A listing run
-----

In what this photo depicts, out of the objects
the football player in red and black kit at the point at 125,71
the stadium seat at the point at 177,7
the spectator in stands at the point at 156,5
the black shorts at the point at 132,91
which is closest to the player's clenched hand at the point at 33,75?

-----

* **THE REQUEST**: Copy the listing above word for word.

* **RESULT FOR THIS EXERCISE**:
In what this photo depicts, out of the objects
the football player in red and black kit at the point at 125,71
the stadium seat at the point at 177,7
the spectator in stands at the point at 156,5
the black shorts at the point at 132,91
which is closest to the player's clenched hand at the point at 33,75?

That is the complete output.